まずは「そのこだわりの背景に何があるのか?」を見てあげましょう。
声かけ例
- 「そうしたい理由があるんだね」
- 「○○が気持ちいいんだね」
頭ごなしに「ダメ!」「我慢しなさい」と言われると、子どもはより強くこだわりにしがみつくようになります。
見通しをつくる
こだわりが強い子ほど、「変化」に弱い傾向があります。
予定を事前に伝えたり、スケジュールを見える形にしておくことが安心につながります。
声かけ例
- 「今日はこのあと、スーパー→おうち→お風呂だよ」
- 「明日は違うお皿を使ってみようね」
変化は“小さく・ゆっくり”導入する
急に新しい方法を提示すると不安が強まるため、
「慣れてきた環境の中で少しずつ変化を取り入れる」ことが大切です。
声かけ例
- 「今日の道は少しだけ違うけど、最後はいつもの公園だよ」
- 「同じ形のスプーンだけど、色を変えてみようか」
こだわりの“範囲”を広げる
“いつも通り”が安心なら、その“通り”を少しずつ増やしていくのも方法です。
声かけ例
- 「今日は黄色のコップでも飲めたね」
- 「違う靴でもお散歩できたね」
安心できる人・場所を活用する
園や家庭で、安心できる大人が見守っているときに変化を体験すると、
「変わっても大丈夫なんだ」という実感を持ちやすくなります。
第4章:「こだわり」を力に変える視点
こだわりの強い子どもは、次のような特性を持っています。
- 細かいことに気づく観察力
- パターンを見つける分析力
- 一度決めたことを続ける集中力
これは、将来的に研究・デザイン・音楽・数学などの分野で活かされる資質でもあります。

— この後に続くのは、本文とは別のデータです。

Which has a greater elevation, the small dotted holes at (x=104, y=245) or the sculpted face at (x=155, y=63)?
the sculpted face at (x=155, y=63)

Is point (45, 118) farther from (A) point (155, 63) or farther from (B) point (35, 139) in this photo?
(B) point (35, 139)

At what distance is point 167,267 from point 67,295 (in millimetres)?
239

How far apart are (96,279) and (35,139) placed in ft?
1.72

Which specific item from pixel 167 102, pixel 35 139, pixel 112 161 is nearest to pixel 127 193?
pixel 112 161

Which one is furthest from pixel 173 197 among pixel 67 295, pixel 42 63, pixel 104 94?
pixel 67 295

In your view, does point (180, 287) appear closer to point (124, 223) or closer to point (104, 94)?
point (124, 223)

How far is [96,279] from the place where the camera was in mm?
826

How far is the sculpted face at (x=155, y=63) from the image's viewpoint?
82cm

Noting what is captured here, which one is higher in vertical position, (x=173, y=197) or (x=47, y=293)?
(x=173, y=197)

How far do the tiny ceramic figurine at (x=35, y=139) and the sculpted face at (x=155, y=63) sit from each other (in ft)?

「こだわる」こと自体が悪いのではなく、その方向性を整える支援が大切なのです。
声かけ例
- 「細かいところに気づいたね、すごいね」
- 「こだわるってことは、それだけ大切なんだね」
第5章:園や学校との連携
こだわりが強い子どもは、園や学校で「融通がきかない」「わがまま」と誤解されやすいです。
家庭からの情報共有はとても重要です。
伝えておきたいこと
- 「安心のために同じ行動を繰り返すことがある」
- 「変化の前に伝えてもらえると落ち着きやすい」
- 「安心できる人がそばにいるとスムーズに対応できる」
先生が理解してくれることで、環境の配慮や個別支援がしやすくなります。
第6章:相談を検討するサイン
こだわりがあっても、日常生活が回っていれば大きな問題ではありません。
ただし、以下のような場合は発達相談を検討してみましょう。
- 強い不安で日常生活が成り立たない
- 食事・登園・着替えなどで頻繁にパニックになる
- 周囲の変化に過敏すぎて外出が難しい
専門機関(療育センター・発達支援センターなど)では、
感覚過敏・予測困難性などの要素を整理し、具体的な支援方法を提案してもらえます。
最後に:“こだわり”は安心を保つための工夫
子どもの「こだわり」は、育て方の問題ではありません。
それは、変化の多い世界の中で「安心を守るための小さな努力」なのです。
- 否定せず、まず理解する
- 見通しをつくって安心を支える
- 小さな変化を少しずつ取り入れる
- 「こだわり」を肯定しながら広げていく
子どもにとって「いつも通り」は、心の安全基地。
その安心を少しずつ広げていくことが、社会の中で生きる力につながります。
焦らず、比べず、「その子の安心の形」を大切に見守っていきましょう。